Sidra Shah, 24, and her sister Fatima, two years younger, had borrowed huge sums of money from friends to pay for their tuition fees, but they still needed to clear Dh48,500 to appear for their end-year exams.

Overwhelming response

In less than a week after XPRESS published their plight on April 14, the two got over Dh60,000.

“One Indian gentleman was kind enough to hand over a Dh15,000 cheque to me and Dh10,000 for my sister with the promise of more financial help in the future while another gentleman from Pakistan sent Dh38,500 through his brother. It was the exact amount I had to pay by the first week of May before I could write my final exams in June.

“Even my sister who had Dh10,000 due will now be able to appear for her sixth semester exams. All this was looking impossible just days ago,” said Sidra, a final year MBBS student who earned a 100 per cent grade point average (GPA) in her fourth semester at a UAE university.

 


The fourth of 12 siblings, Sidra was forced to raise over Dh200,000 – about Dh150,000 in personal loans, Dh50,000 from a local company and Dh10,000 from a charity organisation – to self-finance her studies after her father’s construction business fell flat a few years ago.

Yet she had almost given up on her ambition to wear the white coat when the university told her that she would still have to pay another Dh38,500 by the first week of May in order to be eligible for her final exams or be suspended due to non-payment of fees.

“They had been kind to me for all these years, letting me sit for exams, but now they served me an ultimatum at the 12th hour. If I hadn’t paid the money by the May 4 deadline, I would have lost everything I strived for over the last nine semesters. Thanks to the kindness of people, I can at least now concentrate on my exams and looking forward to my internship post studies,” said Sidra, who worked part-time as a beauty and fashion stylist to meet her day-to-day expenses.

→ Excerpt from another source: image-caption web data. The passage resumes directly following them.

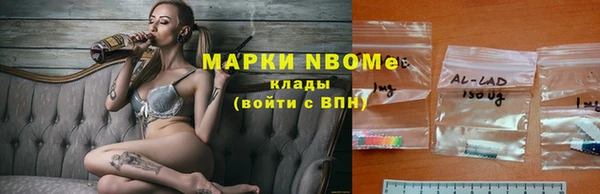 дживик Михайлов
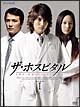 ザ・ホスピタル DVD-BOX 1 ザ・ホスピタル DVD-BOX 1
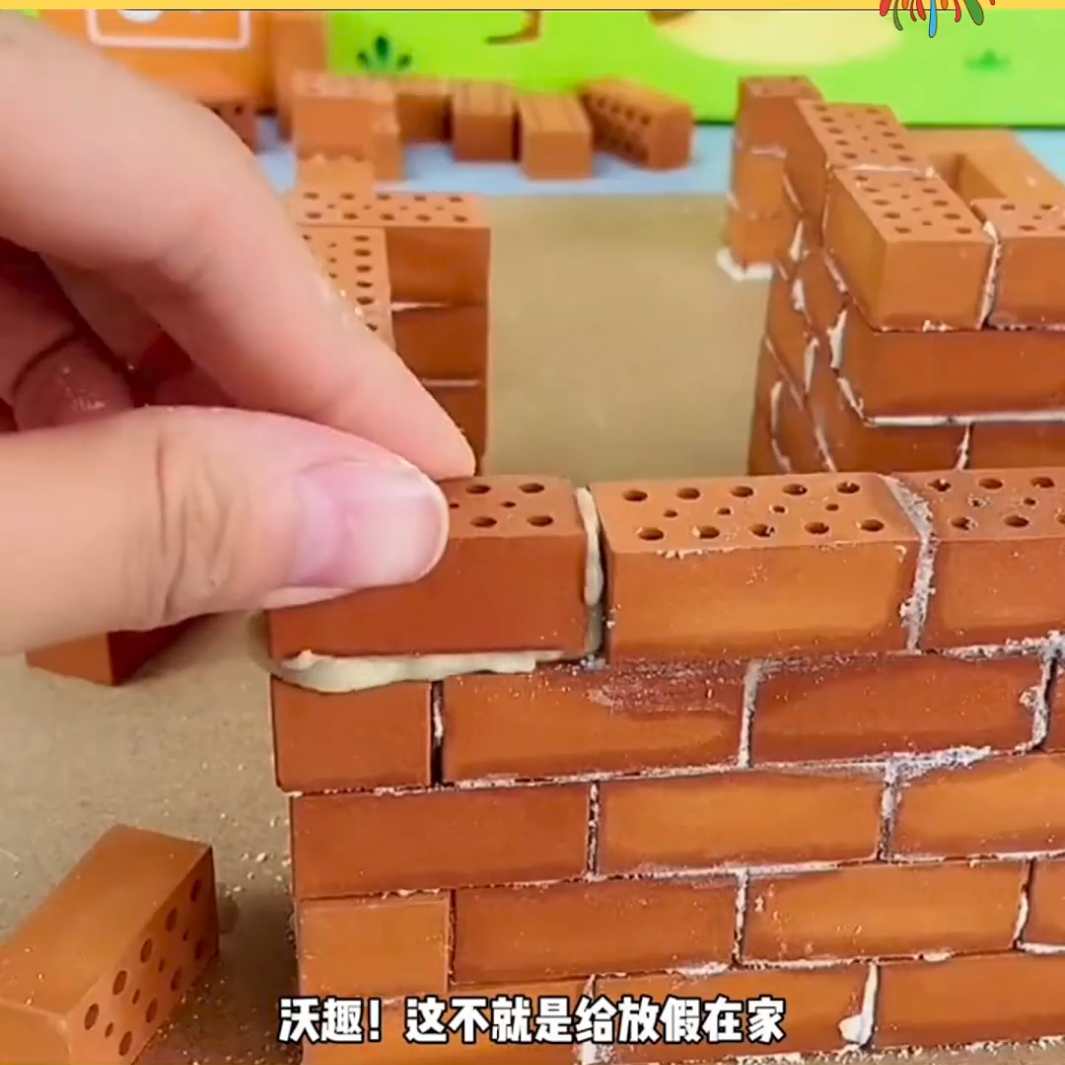 小小泥瓦匠儿童玩具建筑师手工diy盖房子砌墙仿真迷你拼装小别墅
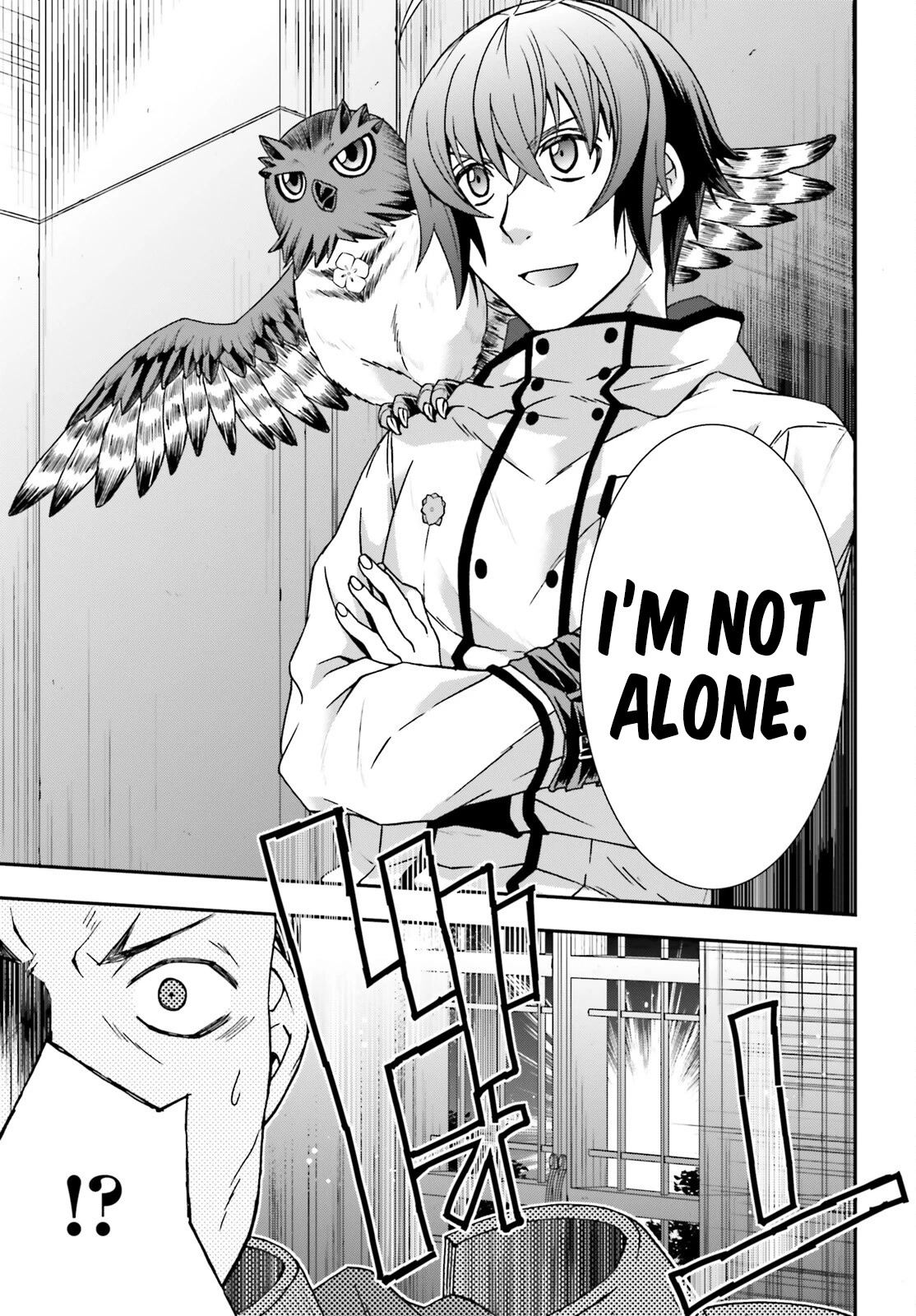 The Wrong Way to Use Healing Magic Chapter 55 - Page 31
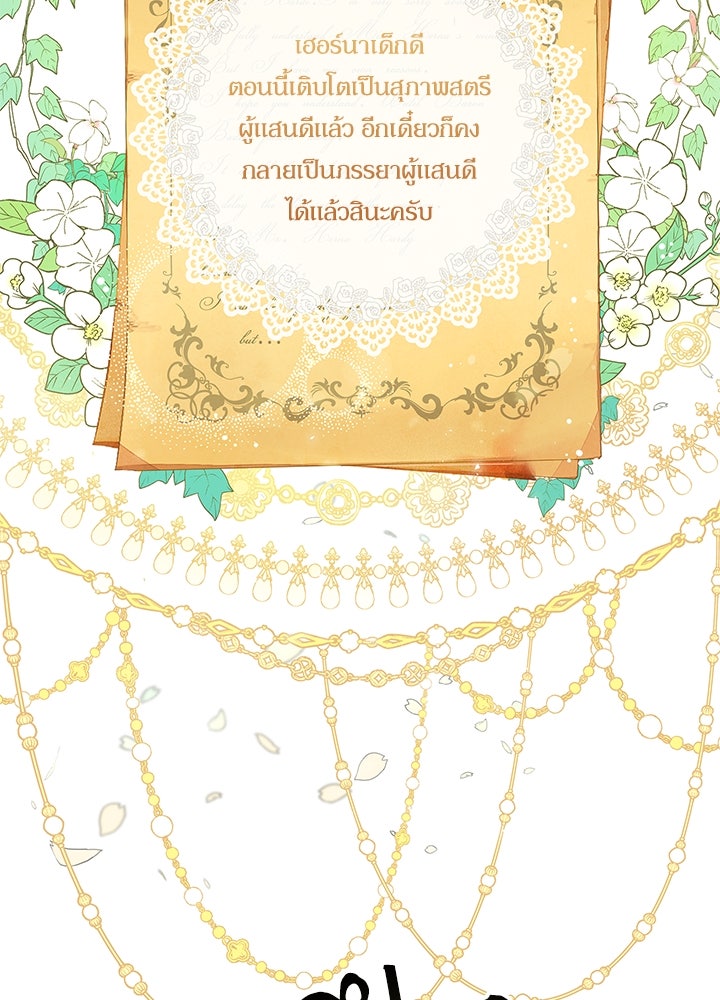 องค์ชายผู้อื้อฉาว - หน้า 2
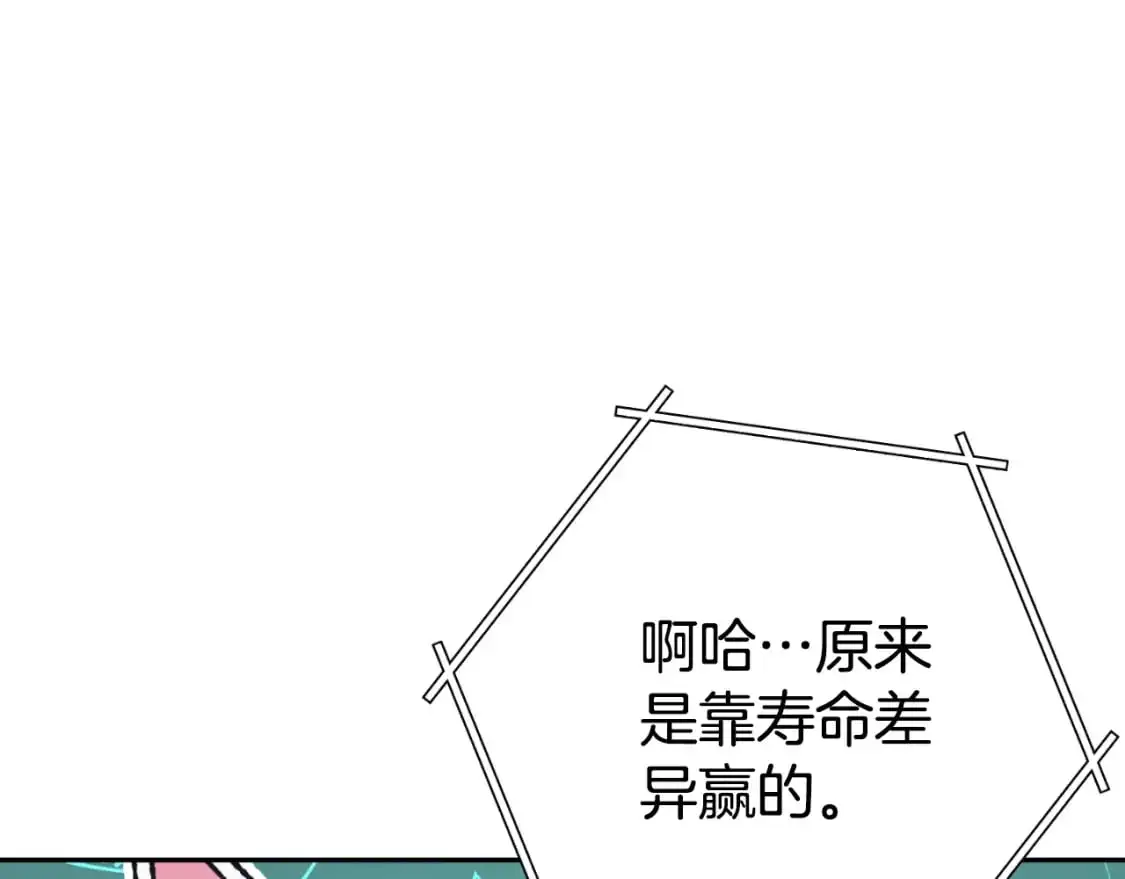 第185话 王的降临172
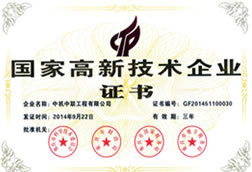 W020250812573974940832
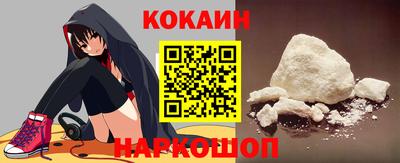 кокаин Славгород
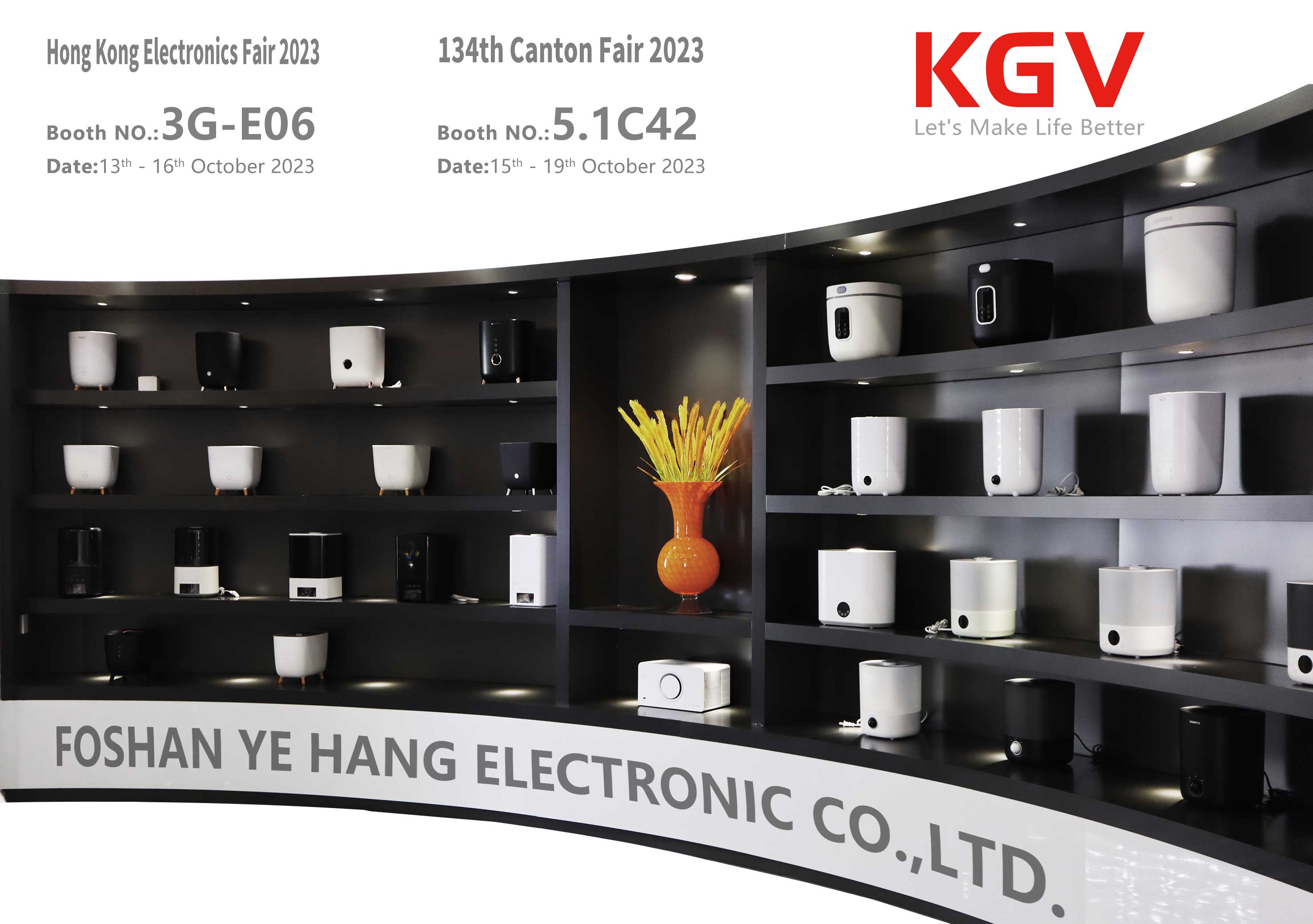 2023 Hong Kong Electronics Fair&134nd Canton Fair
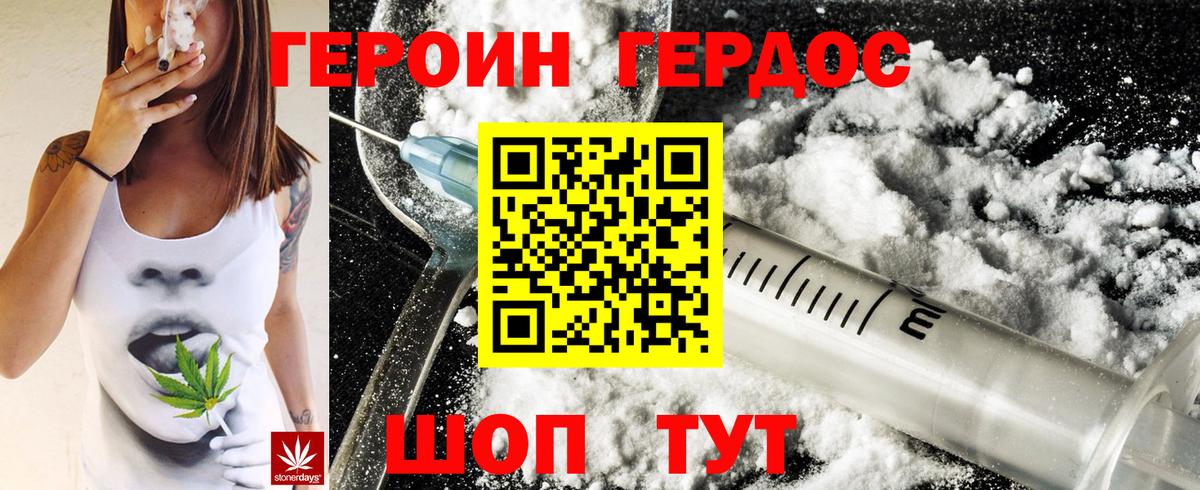 ГЕРОИН гречка Ейск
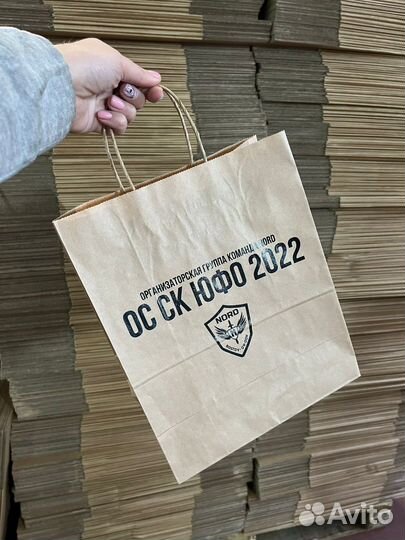 Пакеты бумажные крафт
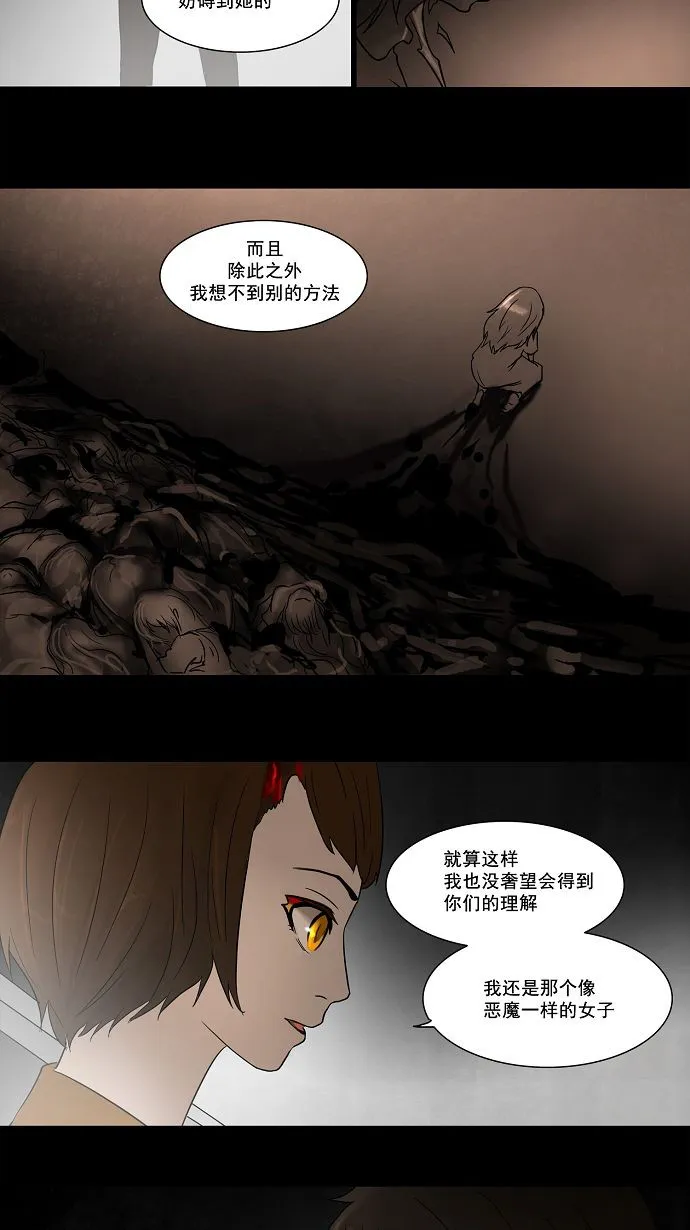 神之塔战力排名漫画,第51话11图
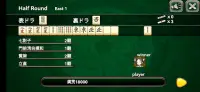 Japanese Mahjong (sparrow) Screen Shot 1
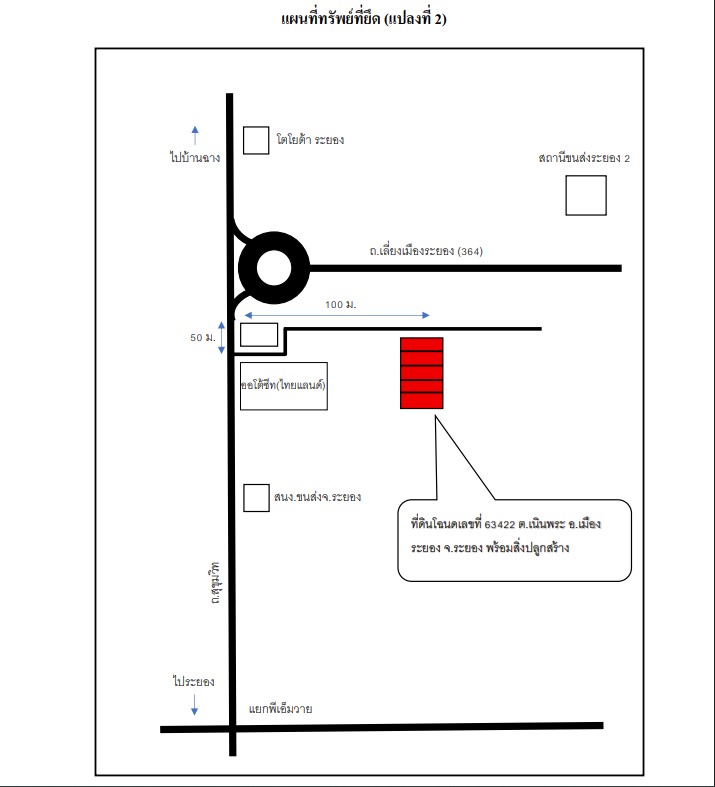 แผนที่ประกอบทรัพย์ 2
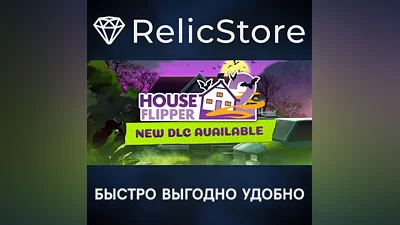 House Flipper 2 - STEAM GIFT РОССИЯ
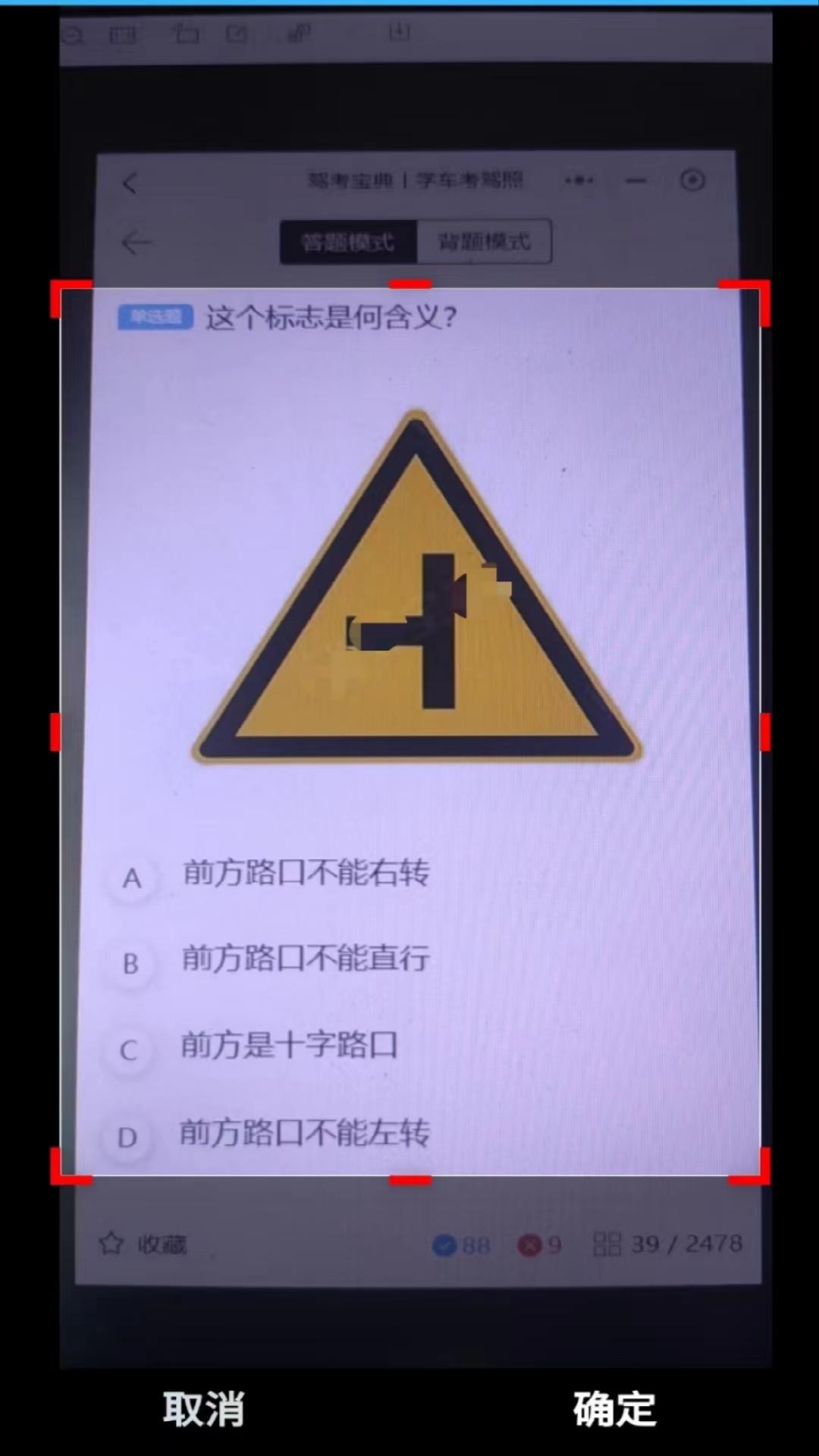 学法减分拍题神器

Sidra’s younger sister Fatima who is in her third year of dentistry studies at the same university too is thankful for the help as she can now focus on studying for her upcoming exams.

“My studies suffered because all I was thinking about all this while was how to arrange the remaining money for this semester. That sorted, I can get back to studies,” said Fatima, who like her elder sister was born and raised in Fujairah.

To fund her studies and living costs she often had to do part-time jobs, going days without sleep to attend early morning classes after returning late from events and exhibitions.